To find the derivative of a polynomial function like \( y = x^3 + 12x \), we apply the power rule. The power rule states that the derivative of \( x^n \) is \( nx^{n-1} \). Using this rule, we find that the derivative of the given function is \( y' = 3x^2 + 12 \). This derivative can now be used to identify critical points, potential peaks, or valleys on the graph.

Critical points are where the function’s derivative equals zero or is undefined. It's important because these points can potentially be where the function changes direction, leading to local maxima or minima. To find critical points, you set the derivative to zero and solve for \( x \).

In our example, to find the critical points of \( y = x^3 + 12x \), we solve \( 3x^2 + 12 = 0 \). However, we encounter a problem: the equation \( x^2 = -4 \) has no real solutions. This tells us that there are no points where the slope is zero, meaning there are no real critical points in this function.

Local maxima and minima refer to the highest and lowest points in a particular region of a function's graph.

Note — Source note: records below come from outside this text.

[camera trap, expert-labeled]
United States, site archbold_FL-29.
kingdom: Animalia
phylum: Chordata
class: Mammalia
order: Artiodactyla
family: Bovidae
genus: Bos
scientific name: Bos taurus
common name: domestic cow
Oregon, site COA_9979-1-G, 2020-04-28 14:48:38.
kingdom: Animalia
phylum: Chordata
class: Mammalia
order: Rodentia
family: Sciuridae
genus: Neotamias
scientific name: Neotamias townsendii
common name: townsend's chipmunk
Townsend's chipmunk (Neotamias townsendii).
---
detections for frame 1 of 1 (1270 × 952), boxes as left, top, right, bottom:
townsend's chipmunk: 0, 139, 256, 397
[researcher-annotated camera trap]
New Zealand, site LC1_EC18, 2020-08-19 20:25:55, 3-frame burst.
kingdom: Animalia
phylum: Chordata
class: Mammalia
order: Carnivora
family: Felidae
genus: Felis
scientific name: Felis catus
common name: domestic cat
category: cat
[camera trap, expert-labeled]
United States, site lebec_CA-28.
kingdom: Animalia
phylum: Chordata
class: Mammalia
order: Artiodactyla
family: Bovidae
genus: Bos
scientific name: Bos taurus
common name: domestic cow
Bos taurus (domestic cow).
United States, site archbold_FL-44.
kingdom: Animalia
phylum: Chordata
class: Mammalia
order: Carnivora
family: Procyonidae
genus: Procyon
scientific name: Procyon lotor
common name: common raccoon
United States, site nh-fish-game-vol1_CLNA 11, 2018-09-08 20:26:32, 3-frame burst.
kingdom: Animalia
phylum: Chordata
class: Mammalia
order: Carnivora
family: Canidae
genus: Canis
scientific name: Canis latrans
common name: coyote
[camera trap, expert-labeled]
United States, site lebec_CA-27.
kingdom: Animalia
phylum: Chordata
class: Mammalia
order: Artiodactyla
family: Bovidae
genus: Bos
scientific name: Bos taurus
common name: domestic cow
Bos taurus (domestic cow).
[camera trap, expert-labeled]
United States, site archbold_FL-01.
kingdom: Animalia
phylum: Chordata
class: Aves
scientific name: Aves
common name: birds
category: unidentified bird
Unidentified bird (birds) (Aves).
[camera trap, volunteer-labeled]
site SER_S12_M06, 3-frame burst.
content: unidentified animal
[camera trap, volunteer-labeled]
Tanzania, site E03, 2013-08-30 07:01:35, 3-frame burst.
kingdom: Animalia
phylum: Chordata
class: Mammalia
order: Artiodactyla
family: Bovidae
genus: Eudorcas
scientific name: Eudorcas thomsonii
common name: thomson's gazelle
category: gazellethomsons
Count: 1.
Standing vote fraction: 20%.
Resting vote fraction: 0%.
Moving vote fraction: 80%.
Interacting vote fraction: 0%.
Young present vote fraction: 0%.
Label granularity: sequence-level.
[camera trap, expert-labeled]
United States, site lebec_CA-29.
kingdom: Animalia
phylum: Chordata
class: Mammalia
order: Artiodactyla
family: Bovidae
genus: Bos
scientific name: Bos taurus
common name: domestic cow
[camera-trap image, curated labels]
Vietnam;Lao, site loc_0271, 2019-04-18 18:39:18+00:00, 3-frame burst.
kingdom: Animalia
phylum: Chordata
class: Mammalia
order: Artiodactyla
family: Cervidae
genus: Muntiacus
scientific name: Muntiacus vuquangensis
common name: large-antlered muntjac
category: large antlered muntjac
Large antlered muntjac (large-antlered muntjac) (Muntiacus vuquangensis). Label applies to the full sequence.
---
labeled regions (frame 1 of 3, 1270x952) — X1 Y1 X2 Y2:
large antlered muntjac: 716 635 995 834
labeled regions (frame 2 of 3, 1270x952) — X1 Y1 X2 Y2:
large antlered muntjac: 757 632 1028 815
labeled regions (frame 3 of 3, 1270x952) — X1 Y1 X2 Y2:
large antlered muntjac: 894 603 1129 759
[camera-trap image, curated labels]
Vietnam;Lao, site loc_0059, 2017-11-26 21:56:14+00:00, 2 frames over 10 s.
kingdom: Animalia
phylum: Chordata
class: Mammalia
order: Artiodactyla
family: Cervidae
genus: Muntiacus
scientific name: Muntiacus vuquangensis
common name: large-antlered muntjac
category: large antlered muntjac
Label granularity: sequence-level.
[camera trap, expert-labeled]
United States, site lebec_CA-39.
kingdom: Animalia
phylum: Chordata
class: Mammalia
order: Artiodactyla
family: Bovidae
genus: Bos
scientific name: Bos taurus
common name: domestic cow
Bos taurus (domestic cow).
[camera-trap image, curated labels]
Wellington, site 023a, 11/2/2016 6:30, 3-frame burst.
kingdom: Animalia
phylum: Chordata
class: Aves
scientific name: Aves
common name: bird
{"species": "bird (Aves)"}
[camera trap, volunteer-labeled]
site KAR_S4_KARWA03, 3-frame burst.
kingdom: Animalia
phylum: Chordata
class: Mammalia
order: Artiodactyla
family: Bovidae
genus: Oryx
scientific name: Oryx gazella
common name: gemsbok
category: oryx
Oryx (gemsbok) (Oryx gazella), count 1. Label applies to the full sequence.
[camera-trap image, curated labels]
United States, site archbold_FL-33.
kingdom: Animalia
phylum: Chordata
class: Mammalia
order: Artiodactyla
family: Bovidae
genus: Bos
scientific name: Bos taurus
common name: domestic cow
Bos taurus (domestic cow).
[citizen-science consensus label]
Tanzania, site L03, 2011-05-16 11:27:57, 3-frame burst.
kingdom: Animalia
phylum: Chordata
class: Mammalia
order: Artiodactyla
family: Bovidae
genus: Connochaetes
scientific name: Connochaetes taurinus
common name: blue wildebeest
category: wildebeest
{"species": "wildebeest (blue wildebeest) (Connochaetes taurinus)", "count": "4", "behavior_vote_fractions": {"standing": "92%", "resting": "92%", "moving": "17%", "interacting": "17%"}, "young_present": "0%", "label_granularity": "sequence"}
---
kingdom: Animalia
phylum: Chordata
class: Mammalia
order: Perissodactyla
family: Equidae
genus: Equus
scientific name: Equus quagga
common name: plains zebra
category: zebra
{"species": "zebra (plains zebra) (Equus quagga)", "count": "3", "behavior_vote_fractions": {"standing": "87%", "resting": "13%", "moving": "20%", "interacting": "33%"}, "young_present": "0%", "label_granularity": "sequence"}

These are places where the function stops increasing and starts decreasing, or vice versa.

For the polynomial \( y = x^3 + 12x \), since there are no real critical points, it indicates that there are no local maxima or minima. This function does not have any peaks or valleys within the real number system, as confirmed by both algebraic methods and graphical representation.

Graphing polynomials can provide visual insights into the behavior of functions. A polynomial's graph can help us see where a function increases or decreases and identify any apparent maxima or minima.

For our function \( y = x^3 + 12x \), graphing it confirms that the function is continuously increasing. With its cubic nature, the graph displays a smooth curve with no real peaks or valleys. Although it has no local maxima or minima, understanding how to interpret these graphs is key in revealing critical insights into different functions. This comprehensive view helps us confirm theoretical findings with visual representation.